## [Your objective]
Starting with the line that contains "Can you identify", set down each line through the end of the entries below, exactly and with nothing added.

## [Listed records]
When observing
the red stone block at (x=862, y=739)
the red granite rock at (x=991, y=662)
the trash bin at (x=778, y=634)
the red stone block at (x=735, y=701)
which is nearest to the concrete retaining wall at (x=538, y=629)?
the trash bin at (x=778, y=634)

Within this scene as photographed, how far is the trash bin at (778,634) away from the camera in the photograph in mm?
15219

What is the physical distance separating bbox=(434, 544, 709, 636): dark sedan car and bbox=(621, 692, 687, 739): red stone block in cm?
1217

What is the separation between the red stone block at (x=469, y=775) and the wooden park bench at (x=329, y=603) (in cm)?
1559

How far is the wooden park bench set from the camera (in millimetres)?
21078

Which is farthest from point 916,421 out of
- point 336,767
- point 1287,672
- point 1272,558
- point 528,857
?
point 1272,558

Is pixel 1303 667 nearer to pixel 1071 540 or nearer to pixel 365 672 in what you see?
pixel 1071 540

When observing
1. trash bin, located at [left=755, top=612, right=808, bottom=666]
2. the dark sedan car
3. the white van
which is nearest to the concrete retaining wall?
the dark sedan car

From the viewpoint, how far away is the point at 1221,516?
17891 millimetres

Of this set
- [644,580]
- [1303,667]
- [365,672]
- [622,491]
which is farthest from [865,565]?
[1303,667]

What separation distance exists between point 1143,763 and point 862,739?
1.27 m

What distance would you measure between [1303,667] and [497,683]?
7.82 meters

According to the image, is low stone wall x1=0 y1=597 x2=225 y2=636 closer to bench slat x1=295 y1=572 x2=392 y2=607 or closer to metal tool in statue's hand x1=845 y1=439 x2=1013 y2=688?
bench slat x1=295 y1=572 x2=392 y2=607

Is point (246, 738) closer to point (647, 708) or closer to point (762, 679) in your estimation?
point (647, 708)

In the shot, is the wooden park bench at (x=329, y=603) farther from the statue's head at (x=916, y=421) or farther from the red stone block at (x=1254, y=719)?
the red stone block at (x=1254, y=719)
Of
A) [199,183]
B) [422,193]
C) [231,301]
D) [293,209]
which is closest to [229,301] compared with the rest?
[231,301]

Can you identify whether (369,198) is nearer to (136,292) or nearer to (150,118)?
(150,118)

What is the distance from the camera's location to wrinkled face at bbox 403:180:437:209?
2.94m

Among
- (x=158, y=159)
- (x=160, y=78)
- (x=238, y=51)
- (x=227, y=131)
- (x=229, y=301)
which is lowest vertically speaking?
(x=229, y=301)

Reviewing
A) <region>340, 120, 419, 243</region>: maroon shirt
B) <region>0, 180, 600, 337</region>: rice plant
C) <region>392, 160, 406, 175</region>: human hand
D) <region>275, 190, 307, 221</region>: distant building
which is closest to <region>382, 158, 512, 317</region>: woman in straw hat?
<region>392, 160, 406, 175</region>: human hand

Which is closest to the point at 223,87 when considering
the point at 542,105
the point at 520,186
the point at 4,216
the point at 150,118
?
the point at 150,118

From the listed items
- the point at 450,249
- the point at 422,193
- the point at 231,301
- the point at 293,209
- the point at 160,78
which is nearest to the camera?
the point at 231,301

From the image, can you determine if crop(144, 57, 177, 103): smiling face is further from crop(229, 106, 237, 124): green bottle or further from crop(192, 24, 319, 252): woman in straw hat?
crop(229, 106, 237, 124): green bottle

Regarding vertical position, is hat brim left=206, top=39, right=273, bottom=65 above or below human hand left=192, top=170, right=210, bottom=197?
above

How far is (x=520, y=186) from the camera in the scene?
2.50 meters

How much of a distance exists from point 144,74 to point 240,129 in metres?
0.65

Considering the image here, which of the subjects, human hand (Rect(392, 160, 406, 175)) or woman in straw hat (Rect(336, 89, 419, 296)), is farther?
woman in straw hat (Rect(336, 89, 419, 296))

## [Result of this exercise]
Can you identify whether (369,198) is nearer to (136,292) or nearer to (150,118)?
(150,118)

What is the distance from the camera's location to wrinkled face at bbox 403:180:437:209?
2.94m

Among
- (x=158, y=159)
- (x=160, y=78)
- (x=238, y=51)
- (x=227, y=131)
- (x=229, y=301)
which is lowest vertically speaking?
(x=229, y=301)

Reviewing
A) <region>340, 120, 419, 243</region>: maroon shirt
B) <region>0, 180, 600, 337</region>: rice plant
C) <region>392, 160, 406, 175</region>: human hand
D) <region>275, 190, 307, 221</region>: distant building
which is closest to <region>382, 158, 512, 317</region>: woman in straw hat?
<region>392, 160, 406, 175</region>: human hand

Which is closest to the point at 223,87 when considering
the point at 542,105
the point at 520,186
the point at 4,216
the point at 150,118
?
the point at 150,118

From the listed items
- the point at 450,249
- the point at 422,193
- the point at 231,301
- the point at 293,209
- the point at 160,78
which is nearest to the camera?
the point at 231,301

From the image, can you determine if crop(144, 57, 177, 103): smiling face is further from crop(229, 106, 237, 124): green bottle or further from crop(192, 24, 319, 252): woman in straw hat?
crop(229, 106, 237, 124): green bottle

Regarding vertical position, is hat brim left=206, top=39, right=273, bottom=65 above or below human hand left=192, top=170, right=210, bottom=197?
above

How far is (x=520, y=186) from the camera in the scene?
2.50 meters

How much of a distance exists from point 144,74 to point 240,129 in metres?
0.65

Considering the image here, which of the subjects, human hand (Rect(392, 160, 406, 175)) or woman in straw hat (Rect(336, 89, 419, 296)), is farther?
woman in straw hat (Rect(336, 89, 419, 296))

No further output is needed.